School district officials spoke about the need to increase internet speed in facilities in the North Slope and Northwest Arctic regions. The call for faster school internet comes before the state legislators consider a bill allocating funds for the increase.
“Internet nowadays is the running water of the school district,” said Amy Eakin, director of technology at the Northwest Arctic Borough School District. “You can’t operate systems without internet. It’s just the foundation … that everything runs on.”
The state legislature in 2014 established the Alaska School Broadband Assistance Grant program to help schools increase internet download speeds to 10 megabits. In 2020, legislators revised the statute to 25 megabits.
Last year, more than 150 Alaska schools in 27 school districts benefited from the BAG awards. Northwest Arctic received $187,385, and North Slope $322,128 in funds to ensure the 25 megabit speed, according to state data.
But the speed of 25 megabits is far from being sufficient in many facilities, Eakin said.

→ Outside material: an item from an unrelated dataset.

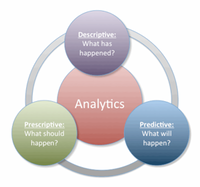 Analytics includes three categories: descriptive, predictive, and prescriptive.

“There are very few homes in the country today that run on 25 megabits, and we have schools with 400 people in them, each of them with a device, having to all operate with only that same 25 megabits,” she said.
Participating in online curriculum activities, taking attendance, logging grades, opening Canvas and conducting other daily operations all involve using the internet, she said.
“For example, if it’s testing time … everybody else has to basically stay off the internet so a pod of students can actually take the test,” Eakin said. “We’re monitoring it the whole time, like, ‘Oh no, this teacher in whatever room is streaming YouTube! You need to make sure they get off of that so we can actually continue to run the tests.’”
Senate Bill 140, introduced in May 2023, seeks to increase the download speeds in schools to 100 megabits. The bill would allow school districts to utilize advances of the decrease in the cost of internet in some rural districts, one of the bill’s sponsors, Sen. Lyman Hoffman, said in a statement.
At the end of the last legislative session, the bill was amended to include an increase to the Base Student Allocation, the formula to calculate the amount of money allotted by the state to each of the 54 districts. A House Rules Committee hearing was scheduled for the second day of the session to discuss the bill.
To bring the internet speed increase in schools to life, the Department of Education and Early Development is now asking internet service industry providers to assist the department in estimating the cost of increasing download speeds, according to a statement they released on Jan. 8.
North Slope Borough School District highlighted the need during their January meeting last Thursday when Rep. Thomas Baker asked them about their priorities. Baker said he plans to look into the issue.
“Having the resources to allow our students to study to (and to) access material, it’s imperative,” Baker said.
For the vast majority of schools in Northwest Arctic the increase would be adequate, at least for now, Eakin said. In larger schools, like the ones in Kotzebue and Selawik, higher speeds would be ideal, but having 100 megabits would be a substantial improvement, she said.
“That’s four times what we have right now,” she said. “We’re not even remotely close to that.”
Eakin added that state funding is necessary to increase the internet speed in the facilities.
“We can’t increase our bandwidth on our own because our funding is flat. We have to pay for heating, electricity, we have to pay for staff, we want to provide things for our students,” she said. “We’re stuck. We can’t do it without the support of the state.”